» Complete the following:
**1.** Return the passage of the blog post about cancer treatment from "I’ve been feeling" to "those less fortunate!".
**2.** In the blog post about cancer treatment, list each word or phrase the writer uses to describe God in the sentences beginning "God is Great!"
**3.** Continue the blog post about cancer treatment, beginning after its final sentence.

» Excerpt to read:
----
I’ve been feeling very good as of late. I’m continuing with my treatments every 3 weeks at the cancer center and spending most of my free time writing the sequel to my book, There You Are! I hope to have accomplished this within the next several months as I am eager to write another book regarding Cancer and Christ and how to keep faith knowing that it is God’s battle to fight! God is Great! Merciful and ever faithful and loving! Jesus Christ is Lord!
It’s been very cold here in Northern California, but I’ve been keeping warm with my new heating blanket and of course lots of love!! Winter is coming! Let us pray and help those less fortunate!
God Bless everyone!
The Immuno Therapy has made me very fatigued as of late and I’ve been spending much time watching camping survival in the wilderness videos on YouTube lately finding them to be curiously relaxing. Here is a small video of my fur baby cat-brat of my pride, sitting on my lap watching along with me while we enjoy the lazy adventure together. It’s amazing to me how much he likes watching these videos, too.
I’ve been a bit down lately wondering of finances, etc. My book has had no paid advertising exposure for reads being lost in a sea of scripts wherein my message will be found by those God intends for according to His will. Often feeling weary from the therapy at the Cancer Center I’ve been spending most of my time with the children, cooking and always praying and praising the Lord. Royalties were a mere $26. last month for which I tallied $2.50 in tithe for Father and donated it to one also in need. I had thought to ask for help on my blog and actually linked my gofundme account in the last blog, but then thought better of it in that I felt “God would not have me begging as I am His child and rather than petition strangers for help, I’ll ask my Savior, My Father, God himself,” and deleted my pleas. I prayed to my father asking him for the means to buy my medicine, tissues (they are very expensive and I’ve discovered that I am allergic to toilet paper which is harsh on my skin. Lotion tissue paper is much more soothing, fitting for the daughter of God) among other supplications with thanks giving, always.
----
» Data shown:
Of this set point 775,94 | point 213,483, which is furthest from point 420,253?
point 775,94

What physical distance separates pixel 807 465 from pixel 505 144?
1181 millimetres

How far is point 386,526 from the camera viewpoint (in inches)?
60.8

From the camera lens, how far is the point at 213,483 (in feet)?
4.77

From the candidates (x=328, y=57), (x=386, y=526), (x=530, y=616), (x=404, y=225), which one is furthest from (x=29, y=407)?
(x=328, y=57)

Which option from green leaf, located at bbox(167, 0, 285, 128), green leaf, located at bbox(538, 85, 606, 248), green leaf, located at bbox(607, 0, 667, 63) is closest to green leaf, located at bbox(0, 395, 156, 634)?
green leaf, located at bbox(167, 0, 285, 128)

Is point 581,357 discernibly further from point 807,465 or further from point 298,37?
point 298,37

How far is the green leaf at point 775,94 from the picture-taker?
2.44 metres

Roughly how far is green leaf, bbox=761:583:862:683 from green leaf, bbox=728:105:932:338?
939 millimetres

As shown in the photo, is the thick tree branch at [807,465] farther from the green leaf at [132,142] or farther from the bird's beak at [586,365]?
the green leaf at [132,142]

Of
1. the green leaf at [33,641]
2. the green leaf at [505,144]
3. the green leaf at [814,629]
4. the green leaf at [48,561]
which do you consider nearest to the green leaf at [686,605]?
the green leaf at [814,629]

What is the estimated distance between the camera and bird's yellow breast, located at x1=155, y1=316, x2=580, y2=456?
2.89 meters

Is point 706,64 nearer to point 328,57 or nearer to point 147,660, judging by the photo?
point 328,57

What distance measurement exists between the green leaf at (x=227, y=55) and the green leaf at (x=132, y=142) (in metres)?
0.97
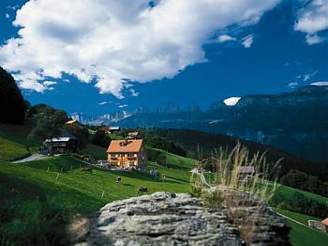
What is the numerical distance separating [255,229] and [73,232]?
161 inches

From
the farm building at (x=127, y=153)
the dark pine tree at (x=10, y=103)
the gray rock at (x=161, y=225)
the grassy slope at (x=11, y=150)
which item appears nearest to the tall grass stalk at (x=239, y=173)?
the gray rock at (x=161, y=225)

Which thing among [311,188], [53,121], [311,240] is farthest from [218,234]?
[311,188]

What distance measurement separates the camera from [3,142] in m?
93.0

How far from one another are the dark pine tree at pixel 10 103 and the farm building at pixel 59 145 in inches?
481

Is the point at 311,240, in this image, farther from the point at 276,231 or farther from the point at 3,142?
the point at 3,142

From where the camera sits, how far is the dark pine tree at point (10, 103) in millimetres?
115250

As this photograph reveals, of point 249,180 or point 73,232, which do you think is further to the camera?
point 249,180

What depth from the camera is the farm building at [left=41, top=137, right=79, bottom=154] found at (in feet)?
328

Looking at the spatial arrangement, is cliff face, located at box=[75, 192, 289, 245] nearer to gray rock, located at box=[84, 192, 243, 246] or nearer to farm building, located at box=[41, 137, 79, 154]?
gray rock, located at box=[84, 192, 243, 246]

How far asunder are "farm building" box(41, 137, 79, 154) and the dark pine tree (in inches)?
481

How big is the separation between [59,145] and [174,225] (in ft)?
330

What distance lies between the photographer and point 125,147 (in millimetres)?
132500

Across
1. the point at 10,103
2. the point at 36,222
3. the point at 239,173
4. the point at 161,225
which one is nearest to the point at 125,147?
the point at 10,103

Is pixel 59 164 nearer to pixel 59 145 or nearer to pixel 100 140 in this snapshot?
pixel 59 145
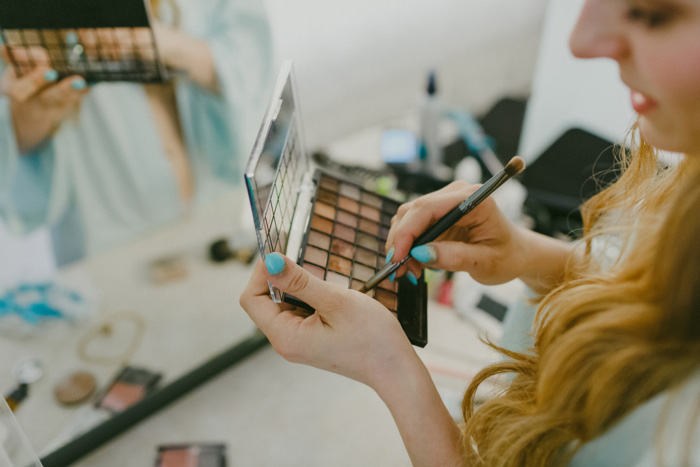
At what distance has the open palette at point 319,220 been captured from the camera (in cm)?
38

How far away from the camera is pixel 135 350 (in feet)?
2.07

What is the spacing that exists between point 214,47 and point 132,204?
0.82 ft

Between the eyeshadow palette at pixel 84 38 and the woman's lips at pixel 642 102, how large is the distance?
444mm

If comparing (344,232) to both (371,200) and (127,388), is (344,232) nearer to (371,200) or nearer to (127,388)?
(371,200)

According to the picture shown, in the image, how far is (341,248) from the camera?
487 millimetres

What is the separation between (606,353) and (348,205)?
0.99 feet

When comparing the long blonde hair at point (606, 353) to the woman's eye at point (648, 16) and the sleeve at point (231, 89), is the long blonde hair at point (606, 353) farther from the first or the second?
the sleeve at point (231, 89)

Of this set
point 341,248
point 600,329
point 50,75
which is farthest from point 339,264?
point 50,75

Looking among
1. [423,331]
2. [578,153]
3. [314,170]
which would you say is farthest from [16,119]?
[578,153]

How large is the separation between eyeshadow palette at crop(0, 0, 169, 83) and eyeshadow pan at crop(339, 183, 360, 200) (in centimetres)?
24

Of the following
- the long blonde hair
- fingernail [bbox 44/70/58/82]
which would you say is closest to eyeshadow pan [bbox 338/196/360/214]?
the long blonde hair

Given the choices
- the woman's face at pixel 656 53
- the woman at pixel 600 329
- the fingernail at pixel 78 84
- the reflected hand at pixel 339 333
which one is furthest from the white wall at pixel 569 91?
the fingernail at pixel 78 84

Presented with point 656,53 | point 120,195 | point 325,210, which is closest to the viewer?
point 656,53

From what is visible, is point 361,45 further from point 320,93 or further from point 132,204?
point 132,204
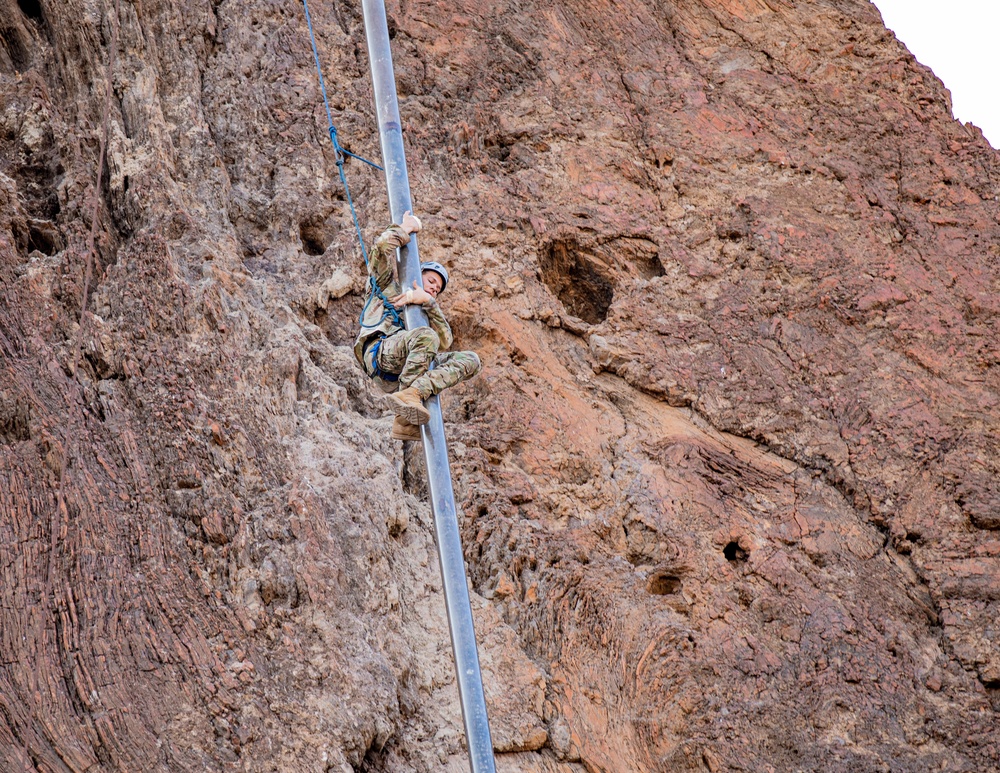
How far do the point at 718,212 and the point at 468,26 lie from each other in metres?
3.14

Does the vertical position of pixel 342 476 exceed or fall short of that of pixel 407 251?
it falls short

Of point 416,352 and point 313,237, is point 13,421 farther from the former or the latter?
point 313,237

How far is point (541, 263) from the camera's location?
1015 centimetres

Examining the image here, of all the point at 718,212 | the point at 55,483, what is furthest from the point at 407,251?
the point at 718,212

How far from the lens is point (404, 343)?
7.31m

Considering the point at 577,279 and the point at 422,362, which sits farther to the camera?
the point at 577,279

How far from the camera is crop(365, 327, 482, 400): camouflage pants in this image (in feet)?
23.3

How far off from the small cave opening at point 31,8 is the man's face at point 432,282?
5.06m

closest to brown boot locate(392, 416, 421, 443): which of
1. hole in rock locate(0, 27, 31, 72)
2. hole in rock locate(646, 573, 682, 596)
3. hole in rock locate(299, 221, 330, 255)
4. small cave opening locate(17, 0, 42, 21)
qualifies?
hole in rock locate(646, 573, 682, 596)

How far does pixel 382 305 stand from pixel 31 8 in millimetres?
5124

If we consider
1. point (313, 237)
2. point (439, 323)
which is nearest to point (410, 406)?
point (439, 323)

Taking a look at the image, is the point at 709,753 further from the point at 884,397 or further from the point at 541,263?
the point at 541,263

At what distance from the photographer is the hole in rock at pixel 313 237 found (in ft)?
32.1

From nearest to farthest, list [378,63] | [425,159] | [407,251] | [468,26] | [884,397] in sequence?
[407,251] → [378,63] → [884,397] → [425,159] → [468,26]
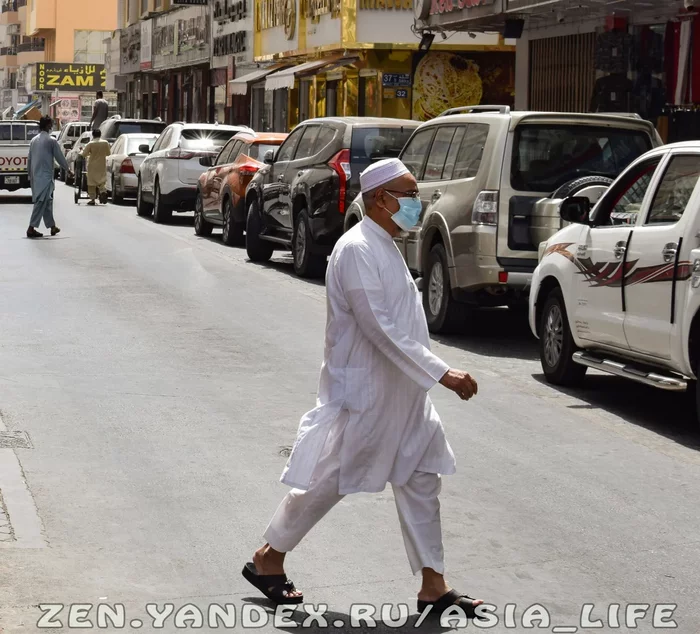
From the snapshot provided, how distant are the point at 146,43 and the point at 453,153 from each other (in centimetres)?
5588

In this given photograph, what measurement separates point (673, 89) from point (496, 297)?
375 inches

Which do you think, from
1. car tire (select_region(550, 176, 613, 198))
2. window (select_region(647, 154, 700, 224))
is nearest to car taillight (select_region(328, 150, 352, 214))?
car tire (select_region(550, 176, 613, 198))

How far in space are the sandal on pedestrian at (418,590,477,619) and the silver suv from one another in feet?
24.2

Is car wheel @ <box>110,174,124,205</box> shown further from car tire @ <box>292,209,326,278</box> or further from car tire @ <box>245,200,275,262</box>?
car tire @ <box>292,209,326,278</box>

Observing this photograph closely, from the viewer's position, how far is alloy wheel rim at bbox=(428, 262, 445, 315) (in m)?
13.8

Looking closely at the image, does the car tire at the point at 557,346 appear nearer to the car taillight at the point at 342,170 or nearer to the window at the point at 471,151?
the window at the point at 471,151

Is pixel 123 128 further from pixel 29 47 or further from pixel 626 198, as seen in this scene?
pixel 29 47

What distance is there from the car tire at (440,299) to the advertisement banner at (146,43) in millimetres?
54139

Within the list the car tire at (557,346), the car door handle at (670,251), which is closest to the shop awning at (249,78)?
the car tire at (557,346)

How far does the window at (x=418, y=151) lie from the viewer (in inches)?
582

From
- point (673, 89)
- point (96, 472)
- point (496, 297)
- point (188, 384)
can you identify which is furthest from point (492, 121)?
point (673, 89)

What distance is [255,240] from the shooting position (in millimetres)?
20688

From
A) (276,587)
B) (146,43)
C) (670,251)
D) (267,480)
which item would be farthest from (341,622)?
(146,43)

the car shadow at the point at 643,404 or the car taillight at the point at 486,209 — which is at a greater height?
the car taillight at the point at 486,209
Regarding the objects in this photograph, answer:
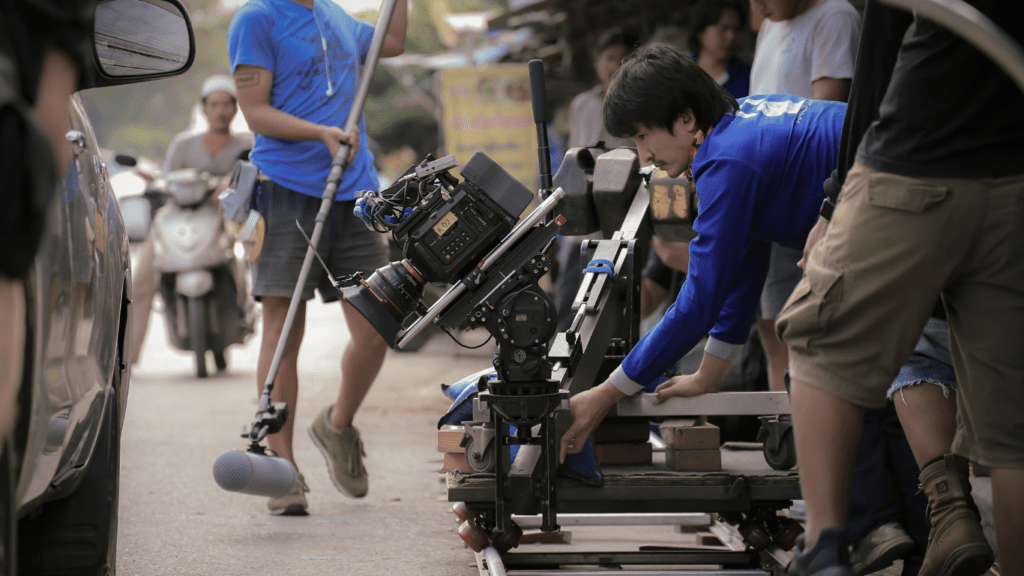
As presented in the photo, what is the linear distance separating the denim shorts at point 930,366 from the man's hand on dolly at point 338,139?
7.12 feet

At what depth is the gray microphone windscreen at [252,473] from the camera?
A: 3248mm

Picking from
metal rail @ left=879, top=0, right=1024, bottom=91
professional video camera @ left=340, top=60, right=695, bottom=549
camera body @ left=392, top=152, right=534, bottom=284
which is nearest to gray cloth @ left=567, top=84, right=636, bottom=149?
professional video camera @ left=340, top=60, right=695, bottom=549

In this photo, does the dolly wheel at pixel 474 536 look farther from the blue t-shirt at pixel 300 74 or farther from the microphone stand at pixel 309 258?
the blue t-shirt at pixel 300 74

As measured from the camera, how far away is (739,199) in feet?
9.57

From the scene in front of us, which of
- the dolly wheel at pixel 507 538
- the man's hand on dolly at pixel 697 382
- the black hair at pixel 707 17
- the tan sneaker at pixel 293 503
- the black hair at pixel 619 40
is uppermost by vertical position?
the black hair at pixel 707 17

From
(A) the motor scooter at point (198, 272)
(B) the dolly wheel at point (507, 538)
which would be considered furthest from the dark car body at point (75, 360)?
(A) the motor scooter at point (198, 272)

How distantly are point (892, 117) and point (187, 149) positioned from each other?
7.63 m

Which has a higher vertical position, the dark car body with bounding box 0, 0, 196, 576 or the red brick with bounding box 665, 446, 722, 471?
the dark car body with bounding box 0, 0, 196, 576

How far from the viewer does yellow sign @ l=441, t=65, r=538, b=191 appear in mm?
9992

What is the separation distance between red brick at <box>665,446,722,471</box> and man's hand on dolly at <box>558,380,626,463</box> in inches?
10.9

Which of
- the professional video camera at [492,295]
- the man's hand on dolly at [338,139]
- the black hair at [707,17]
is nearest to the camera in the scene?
the professional video camera at [492,295]

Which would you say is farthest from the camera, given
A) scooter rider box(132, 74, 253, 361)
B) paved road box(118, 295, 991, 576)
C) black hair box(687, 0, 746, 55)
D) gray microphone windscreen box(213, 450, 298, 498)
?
scooter rider box(132, 74, 253, 361)

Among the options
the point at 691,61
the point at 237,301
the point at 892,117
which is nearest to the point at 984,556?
the point at 892,117

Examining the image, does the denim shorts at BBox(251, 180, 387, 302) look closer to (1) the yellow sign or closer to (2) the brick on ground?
(2) the brick on ground
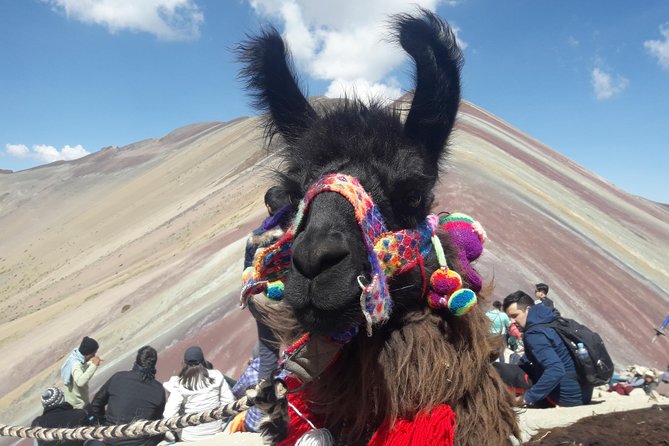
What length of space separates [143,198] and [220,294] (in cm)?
4215

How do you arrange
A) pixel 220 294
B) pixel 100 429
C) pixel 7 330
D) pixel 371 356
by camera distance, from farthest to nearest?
pixel 7 330 < pixel 220 294 < pixel 100 429 < pixel 371 356

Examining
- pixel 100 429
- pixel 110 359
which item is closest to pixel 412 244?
pixel 100 429

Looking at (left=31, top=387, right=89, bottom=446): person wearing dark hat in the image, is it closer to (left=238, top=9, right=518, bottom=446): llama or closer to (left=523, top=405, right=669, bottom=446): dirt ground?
(left=238, top=9, right=518, bottom=446): llama

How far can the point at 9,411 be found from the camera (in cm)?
1290

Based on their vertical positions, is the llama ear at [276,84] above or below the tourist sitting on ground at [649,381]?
above

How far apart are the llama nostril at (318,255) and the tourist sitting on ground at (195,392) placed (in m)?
4.28

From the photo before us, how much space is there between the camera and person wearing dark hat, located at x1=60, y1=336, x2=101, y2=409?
7.66 meters

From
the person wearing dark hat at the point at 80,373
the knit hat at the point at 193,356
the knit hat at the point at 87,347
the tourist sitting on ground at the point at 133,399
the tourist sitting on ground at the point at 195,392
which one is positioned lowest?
the person wearing dark hat at the point at 80,373

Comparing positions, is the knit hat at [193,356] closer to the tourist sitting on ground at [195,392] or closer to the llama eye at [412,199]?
the tourist sitting on ground at [195,392]

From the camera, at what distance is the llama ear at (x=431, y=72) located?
89.2 inches

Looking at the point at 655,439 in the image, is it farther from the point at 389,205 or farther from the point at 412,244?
the point at 389,205

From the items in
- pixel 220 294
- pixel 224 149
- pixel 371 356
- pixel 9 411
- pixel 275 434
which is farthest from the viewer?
pixel 224 149

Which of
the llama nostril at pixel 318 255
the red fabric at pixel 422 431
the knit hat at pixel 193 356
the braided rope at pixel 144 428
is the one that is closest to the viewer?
the llama nostril at pixel 318 255

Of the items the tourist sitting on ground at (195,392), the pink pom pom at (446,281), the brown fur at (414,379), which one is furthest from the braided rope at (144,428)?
the tourist sitting on ground at (195,392)
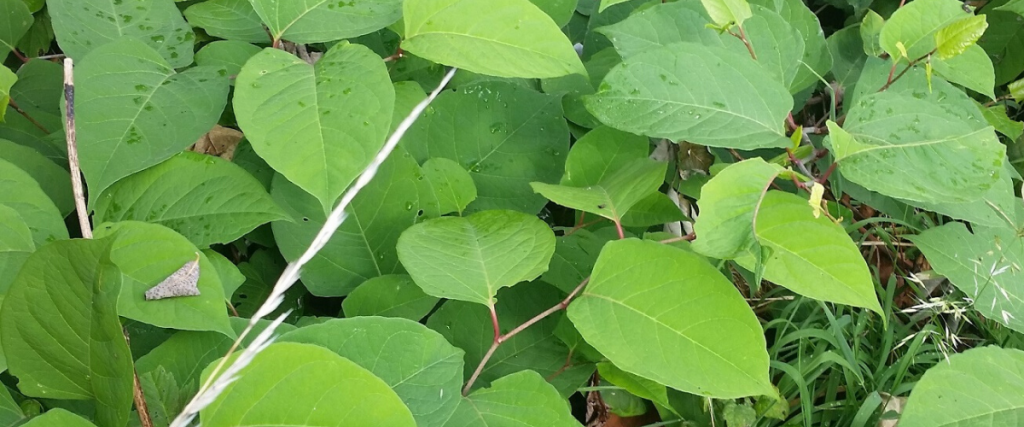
----
» Exercise results:
**1.**
I’ve been feeling very good as of late. I’m continuing with my treatments every 3 weeks at the cancer center and spending most of my free time writing the sequel to my book, There You Are! I hope to have accomplished this within the next several months as I am eager to write another book regarding Cancer and Christ and how to keep faith knowing that it is God’s battle to fight! God is Great! Merciful and ever faithful and loving! Jesus Christ is Lord!
It’s been very cold here in Northern California, but I’ve been keeping warm with my new heating blanket and of course lots of love!! Winter is coming! Let us pray and help those less fortunate!

**2.** Great, merciful, ever faithful, loving

**3.**
Happy I was this hour to put an online order for groceries, apples, tissue paper, meat, bread and milk!! A kind stranger, brother in Christ reached out to us with messages of Love, hope and healing prayers along with a monetary gift which has been a blessing raining from Heaven!! Praise Jesus!! Thank you, Father and thank you dear brother whose heart has been touched by the spirit of our Jesus Christ the One and Only TRUE GOD!
Rejoice in hope,
Be patient in tribulation,
be constant in prayer. Romans 12:12
Another day at the Cancer Center for treatment for me and while the nurse couldn’t get a blood flow through my port and had to ask another nurse to help, everything else was good. I was reminded by my oncologist’s assistant that I’ll be needing another cat scan for my liver in the next few weeks to be certain that the abrasion is benign. I do hope that it is entirely gone as with the brain lesion from the radiation. I’ve been drinking much more water as I’m told it helps in the healing of what could otherwise be perfectly normal as it is common.
Any matter, I hear that if I take Claritin-the antihistamine rather than Benadryl which according to my nurse is under a nation wide shortage, a mere hour before my visits, I can be infused straight away thus fleeing the sorrowful atmosphere sooner. Why was I not told that many patients do this sooner? Of course I should like to administer the premeds myself and return home faster than Mark Wiens finishes some fantastic Ghana meal in the back streets of a neighborhood restaurant! I am seriously HAPPY to know that I can shorten my appointment time for the future! Praise Jesus!